◆ Exercise directions ◆
Can you reproduce every line of the data below word for word, without the pictures?

=-=-=-=-=

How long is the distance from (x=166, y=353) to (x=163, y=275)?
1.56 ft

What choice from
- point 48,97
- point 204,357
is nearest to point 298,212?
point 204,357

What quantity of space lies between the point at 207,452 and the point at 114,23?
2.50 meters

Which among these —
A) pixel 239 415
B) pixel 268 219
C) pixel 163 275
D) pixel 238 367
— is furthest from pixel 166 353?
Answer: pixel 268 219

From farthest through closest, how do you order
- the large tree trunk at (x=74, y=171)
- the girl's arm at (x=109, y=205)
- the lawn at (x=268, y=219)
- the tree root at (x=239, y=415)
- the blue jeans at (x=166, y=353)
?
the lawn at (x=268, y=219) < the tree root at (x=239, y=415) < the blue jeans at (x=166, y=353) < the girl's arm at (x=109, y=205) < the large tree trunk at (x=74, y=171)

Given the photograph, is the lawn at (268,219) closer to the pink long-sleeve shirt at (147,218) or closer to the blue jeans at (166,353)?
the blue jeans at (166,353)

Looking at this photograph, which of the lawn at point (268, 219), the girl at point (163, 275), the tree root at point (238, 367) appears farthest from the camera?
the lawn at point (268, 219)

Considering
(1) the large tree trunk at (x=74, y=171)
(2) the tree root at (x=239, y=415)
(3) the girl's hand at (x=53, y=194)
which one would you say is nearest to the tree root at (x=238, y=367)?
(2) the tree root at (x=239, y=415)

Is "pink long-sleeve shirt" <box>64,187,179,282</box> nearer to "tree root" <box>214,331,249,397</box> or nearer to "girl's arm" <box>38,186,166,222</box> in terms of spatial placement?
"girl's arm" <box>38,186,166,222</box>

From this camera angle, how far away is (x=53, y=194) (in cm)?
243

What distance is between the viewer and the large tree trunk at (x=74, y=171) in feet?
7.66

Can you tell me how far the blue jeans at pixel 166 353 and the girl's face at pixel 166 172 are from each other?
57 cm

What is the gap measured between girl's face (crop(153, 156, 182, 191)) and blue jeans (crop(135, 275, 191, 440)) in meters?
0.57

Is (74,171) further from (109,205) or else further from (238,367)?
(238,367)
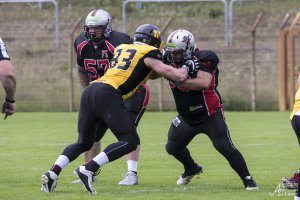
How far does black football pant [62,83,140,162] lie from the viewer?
8495mm

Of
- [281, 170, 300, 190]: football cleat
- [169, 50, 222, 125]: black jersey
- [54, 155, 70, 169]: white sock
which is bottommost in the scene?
[281, 170, 300, 190]: football cleat

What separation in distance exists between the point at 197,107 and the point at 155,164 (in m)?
2.49

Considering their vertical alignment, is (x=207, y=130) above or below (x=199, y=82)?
below

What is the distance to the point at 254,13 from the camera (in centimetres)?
2920

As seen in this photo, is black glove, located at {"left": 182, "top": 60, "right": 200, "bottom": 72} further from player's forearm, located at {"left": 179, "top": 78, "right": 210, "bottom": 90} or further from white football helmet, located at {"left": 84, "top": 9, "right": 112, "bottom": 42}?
white football helmet, located at {"left": 84, "top": 9, "right": 112, "bottom": 42}

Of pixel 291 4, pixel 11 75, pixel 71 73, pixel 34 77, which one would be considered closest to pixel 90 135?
pixel 11 75

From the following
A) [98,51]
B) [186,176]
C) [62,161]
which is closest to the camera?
[62,161]

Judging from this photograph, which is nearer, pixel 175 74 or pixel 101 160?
pixel 101 160

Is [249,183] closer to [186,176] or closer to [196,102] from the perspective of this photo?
[186,176]

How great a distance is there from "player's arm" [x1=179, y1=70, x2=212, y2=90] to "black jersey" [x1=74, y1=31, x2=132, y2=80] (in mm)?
1237

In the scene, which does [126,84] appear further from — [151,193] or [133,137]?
[151,193]

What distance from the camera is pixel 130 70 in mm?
8727

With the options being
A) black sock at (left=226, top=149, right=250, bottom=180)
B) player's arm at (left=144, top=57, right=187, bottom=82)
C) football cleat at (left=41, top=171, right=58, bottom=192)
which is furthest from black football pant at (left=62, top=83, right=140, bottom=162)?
black sock at (left=226, top=149, right=250, bottom=180)

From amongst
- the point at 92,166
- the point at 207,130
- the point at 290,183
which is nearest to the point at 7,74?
the point at 92,166
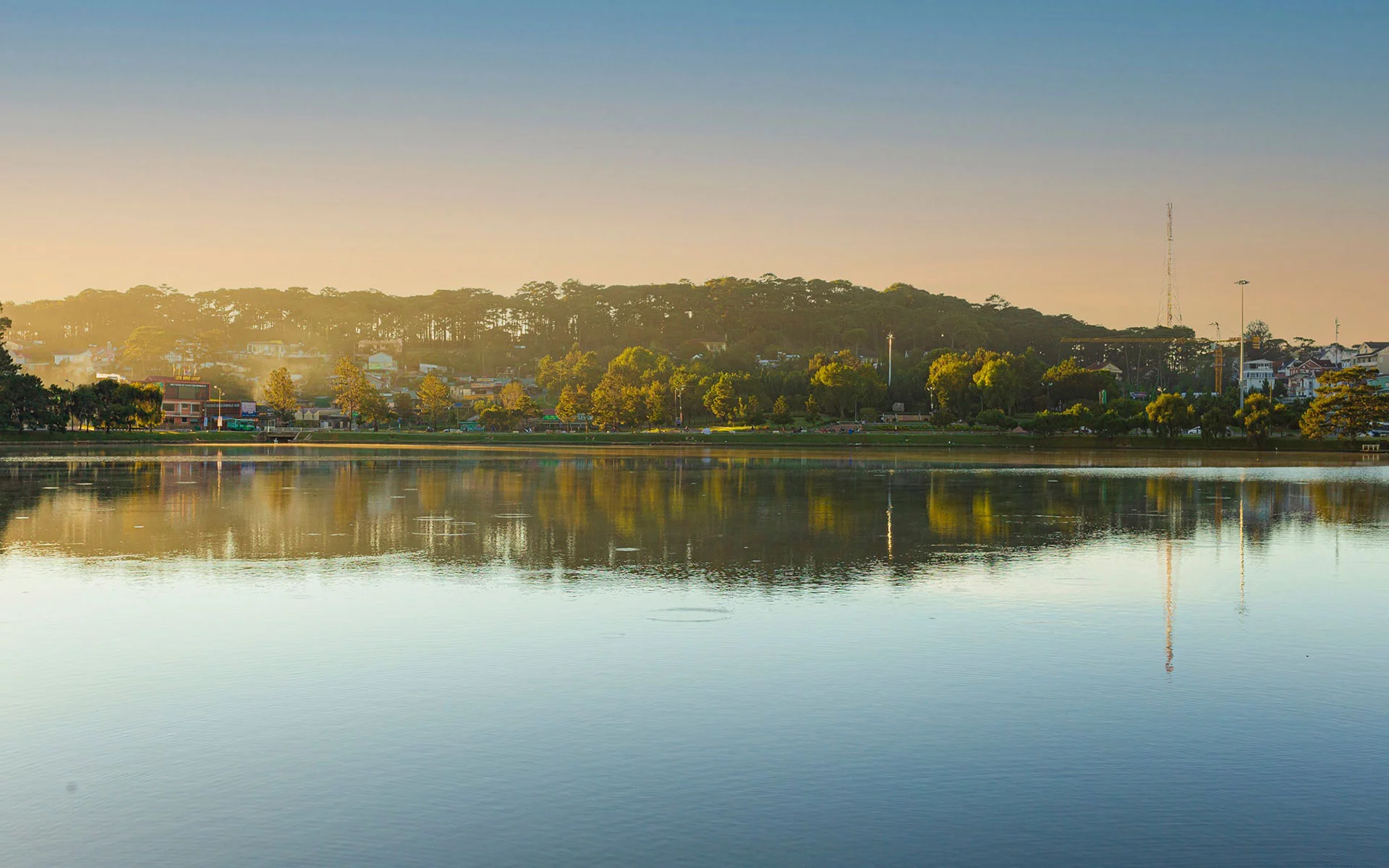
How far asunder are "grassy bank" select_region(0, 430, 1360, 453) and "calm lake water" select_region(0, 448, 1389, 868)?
267 feet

=-=-=-=-=

◆ Exercise solution ◆
How long is the distance from (x=166, y=353) to (x=163, y=275)?
1.56 ft

What choice from
- point 48,97
- point 204,357
is nearest to point 298,212?
point 204,357

What quantity of space lies between the point at 207,452 and the point at 114,23?
2.50 meters

Which among these —
A) pixel 239 415
B) pixel 268 219
C) pixel 163 275
D) pixel 238 367
— is furthest from pixel 166 353?
Answer: pixel 268 219

From farthest through closest, how do you order
- the large tree trunk at (x=74, y=171)
- the girl's arm at (x=109, y=205)
- the lawn at (x=268, y=219)
- the tree root at (x=239, y=415)
- the blue jeans at (x=166, y=353)
?
the lawn at (x=268, y=219) < the tree root at (x=239, y=415) < the blue jeans at (x=166, y=353) < the girl's arm at (x=109, y=205) < the large tree trunk at (x=74, y=171)

Given the photograph, is the lawn at (268,219) closer to the pink long-sleeve shirt at (147,218) or closer to the blue jeans at (166,353)?
the blue jeans at (166,353)

Looking at this photograph, which of the lawn at point (268, 219), the girl at point (163, 275), the tree root at point (238, 367) appears farthest from the camera?
the lawn at point (268, 219)

Considering
(1) the large tree trunk at (x=74, y=171)
(2) the tree root at (x=239, y=415)
(3) the girl's hand at (x=53, y=194)
which one would you say is nearest to the tree root at (x=238, y=367)?
(2) the tree root at (x=239, y=415)

Is "pink long-sleeve shirt" <box>64,187,179,282</box> nearer to "tree root" <box>214,331,249,397</box> or nearer to "girl's arm" <box>38,186,166,222</box> in terms of spatial placement?
"girl's arm" <box>38,186,166,222</box>

From this camera angle, how far away is (x=53, y=194) (in cm)?
243

What distance is between the viewer and the large tree trunk at (x=74, y=171) in feet?
7.66

Can you tell me how far the blue jeans at pixel 166 353 and the girl's face at pixel 166 172 are from each other?
57 cm

What is the gap measured between girl's face (crop(153, 156, 182, 191)) and blue jeans (crop(135, 275, 191, 440)) in meters?
0.57

Is (74,171) further from (109,205) or else further from (238,367)?
(238,367)
How far does black football pant [62,83,140,162] lie from the viewer?
8495mm

Of
- [281, 170, 300, 190]: football cleat
- [169, 50, 222, 125]: black jersey
- [54, 155, 70, 169]: white sock
which is bottommost in the scene?
[281, 170, 300, 190]: football cleat

What separation in distance exists between the point at 197,107 and the point at 155,164 (in m)?
2.49

Considering their vertical alignment, is (x=207, y=130) above or below (x=199, y=82)?
below

What is the distance to the point at 254,13 from the camera (in centimetres)?
2920

As seen in this photo, is black glove, located at {"left": 182, "top": 60, "right": 200, "bottom": 72} further from player's forearm, located at {"left": 179, "top": 78, "right": 210, "bottom": 90} or further from white football helmet, located at {"left": 84, "top": 9, "right": 112, "bottom": 42}?
white football helmet, located at {"left": 84, "top": 9, "right": 112, "bottom": 42}

Of pixel 291 4, pixel 11 75, pixel 71 73, pixel 34 77, which one would be considered closest to pixel 90 135?
pixel 11 75

From the following
A) [98,51]
B) [186,176]
C) [62,161]
which is closest to the camera?
[62,161]

Judging from this photograph, which is nearer, pixel 175 74 or pixel 101 160?
pixel 101 160

Is [249,183] closer to [186,176] or closer to [196,102] from the perspective of this photo?
[186,176]

How great a distance is there from "player's arm" [x1=179, y1=70, x2=212, y2=90] to "black jersey" [x1=74, y1=31, x2=132, y2=80] (in mm)?
1237

In the scene, which does [126,84] appear further from — [151,193] or [133,137]?
[151,193]

What distance from the camera is pixel 130 70 in mm?
8727

With the options being
A) black sock at (left=226, top=149, right=250, bottom=180)
B) player's arm at (left=144, top=57, right=187, bottom=82)
C) football cleat at (left=41, top=171, right=58, bottom=192)
which is furthest from black football pant at (left=62, top=83, right=140, bottom=162)?
black sock at (left=226, top=149, right=250, bottom=180)

From amongst
- the point at 92,166
- the point at 207,130
- the point at 290,183
which is nearest to the point at 7,74?
the point at 92,166
How far asunder are "grassy bank" select_region(0, 430, 1360, 453) and "calm lake water" select_region(0, 448, 1389, 868)?
267 feet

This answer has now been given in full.